## TEKSTFRAGMENT
++++

Wat u kunt leren van

Verschenen in BodyLIFE Benelux nr1 2011

business I Wat kunt u leren van

I body LIFE 1I2011

“De ene test is echter de andere niet”, zegt Melvin Kantebeen van Sportadviesbureau ConTest. “Als je wilt testen, doe het dan goed.” Hij spreekt uit ervaring. Als afgestudeerd Bewegingswetenschapper en eigenaar van ConTest heeft hij veel deskundigheid op het gebied van het afnemen van inspanningstesten binnen verschillende sporten (o.a. schaatsen, wielrennen, hardlopen, voetbal, hockey, volleybal, squash, softbal) en de advisering van sporters en trainers.

Doelgroep

Melvin helpt sporters bij het verbeteren van prestaties en bereiken van (trainings)doelen en biedt testmogelijkheden voor alle sporters. Zowel duursporters (bijv. hardlopen, wielrennen), spelsporters (bijv. voetbal, hockey) als explosieve sporters kunnen via specifieke testen hun training optimaliseren. Niet alleen topsporters, zoals de wielrenners van de Rabobank-ploeg en verschillende schaatsselecties, maar ook veel recreatieve sporters laten zich testen bij ConTest. “Prestatiebepalende factoren zoals conditie, kracht en snelheid kunnen we met onze testen helder in kaart brengen. Afhankelijk van het type sport of de sporter zelf kan een keuze gemaakt worden uit verschillende testmogelijkheden. De doelstelling is om te kijken hoe iemand er fysiek voor staat en wat zijn sterke en zwakke punten zijn. Een test is ook een goed hulpmiddel om het trainingsprogramma te evalueren: Hebben mijn trainingen het gewenste resultaat opgeleverd? Om dit goed in kaart te kunnen brengen, zijn gevalideerde test- en meetmethodes nodig.” Melvin heeft de indruk dat testen die in fitnesscentra worden uitgevoerd, vaak heel summier zijn. Testen die meestal bestaan uit een fietstest, wegen, bloeddruk- en vetmeting. Daar komen cijfers uit, die afhankelijk van de apparatuur redelijk algemeen zijn en waar je in de praktijk niet veel mee kunt. “Uiteraard is het heel nuttig om een uitgangswaarde te hebben als je begint met cardiotrainingen, zoals je bijvoorbeeld met een Astrand test krijgt; de Astrand test geeft een schatting van de maximale zuurstofopname op basis van vermogen en de hartslag na 6 minuten.”

++++

## VERZAMELD MATERIAAL
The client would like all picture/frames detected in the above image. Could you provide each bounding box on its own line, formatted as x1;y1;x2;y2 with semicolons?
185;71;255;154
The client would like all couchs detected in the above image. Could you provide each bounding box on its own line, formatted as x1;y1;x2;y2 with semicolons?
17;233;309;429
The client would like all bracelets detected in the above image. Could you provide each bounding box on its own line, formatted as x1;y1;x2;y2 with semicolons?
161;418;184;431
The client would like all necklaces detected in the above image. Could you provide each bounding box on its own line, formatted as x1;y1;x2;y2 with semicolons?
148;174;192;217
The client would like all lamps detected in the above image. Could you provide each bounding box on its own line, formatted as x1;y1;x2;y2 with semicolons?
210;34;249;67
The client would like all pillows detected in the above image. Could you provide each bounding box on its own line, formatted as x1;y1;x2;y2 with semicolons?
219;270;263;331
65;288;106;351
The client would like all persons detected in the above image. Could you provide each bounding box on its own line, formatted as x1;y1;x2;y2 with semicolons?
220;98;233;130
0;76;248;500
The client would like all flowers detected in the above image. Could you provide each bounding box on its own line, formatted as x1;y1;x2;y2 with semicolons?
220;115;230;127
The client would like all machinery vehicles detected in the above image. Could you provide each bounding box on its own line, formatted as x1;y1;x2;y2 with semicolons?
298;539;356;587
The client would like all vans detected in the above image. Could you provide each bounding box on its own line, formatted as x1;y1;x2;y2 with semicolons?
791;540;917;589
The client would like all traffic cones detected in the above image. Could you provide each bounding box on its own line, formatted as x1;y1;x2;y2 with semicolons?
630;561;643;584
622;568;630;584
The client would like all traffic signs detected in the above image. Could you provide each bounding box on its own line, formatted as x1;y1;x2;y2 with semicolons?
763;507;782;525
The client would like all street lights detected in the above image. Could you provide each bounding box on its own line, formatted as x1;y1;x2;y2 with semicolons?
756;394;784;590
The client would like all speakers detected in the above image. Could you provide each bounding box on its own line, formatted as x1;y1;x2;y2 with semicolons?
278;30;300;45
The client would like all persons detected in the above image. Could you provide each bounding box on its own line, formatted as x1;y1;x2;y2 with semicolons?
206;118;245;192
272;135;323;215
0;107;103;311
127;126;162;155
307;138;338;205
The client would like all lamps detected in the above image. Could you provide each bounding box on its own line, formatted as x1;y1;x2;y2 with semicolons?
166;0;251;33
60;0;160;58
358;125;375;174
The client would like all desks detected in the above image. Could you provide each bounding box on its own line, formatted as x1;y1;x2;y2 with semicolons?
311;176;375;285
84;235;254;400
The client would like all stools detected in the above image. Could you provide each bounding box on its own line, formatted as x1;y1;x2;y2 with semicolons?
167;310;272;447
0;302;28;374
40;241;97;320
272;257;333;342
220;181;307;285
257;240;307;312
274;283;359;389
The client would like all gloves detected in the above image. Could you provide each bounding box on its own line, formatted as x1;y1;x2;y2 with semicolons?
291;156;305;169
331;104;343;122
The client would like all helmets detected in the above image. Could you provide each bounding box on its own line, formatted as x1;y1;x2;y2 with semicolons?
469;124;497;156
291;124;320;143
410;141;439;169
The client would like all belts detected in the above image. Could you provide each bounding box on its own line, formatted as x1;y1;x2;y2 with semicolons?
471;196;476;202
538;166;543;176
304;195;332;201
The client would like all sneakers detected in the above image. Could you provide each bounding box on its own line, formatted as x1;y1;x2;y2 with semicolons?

++++

## OPDRACHT
Citeer letterlijk het deel van het tekstfragment dat begint bij "I body LIFE" en doorloopt tot en met "sporters en trainers.". De records hebben niets met het tekstfragment te maken.

## UITGEWERKTE OPLOSSING
I body LIFE 1I2011

“De ene test is echter de andere niet”, zegt Melvin Kantebeen van Sportadviesbureau ConTest. “Als je wilt testen, doe het dan goed.” Hij spreekt uit ervaring. Als afgestudeerd Bewegingswetenschapper en eigenaar van ConTest heeft hij veel deskundigheid op het gebied van het afnemen van inspanningstesten binnen verschillende sporten (o.a. schaatsen, wielrennen, hardlopen, voetbal, hockey, volleybal, squash, softbal) en de advisering van sporters en trainers.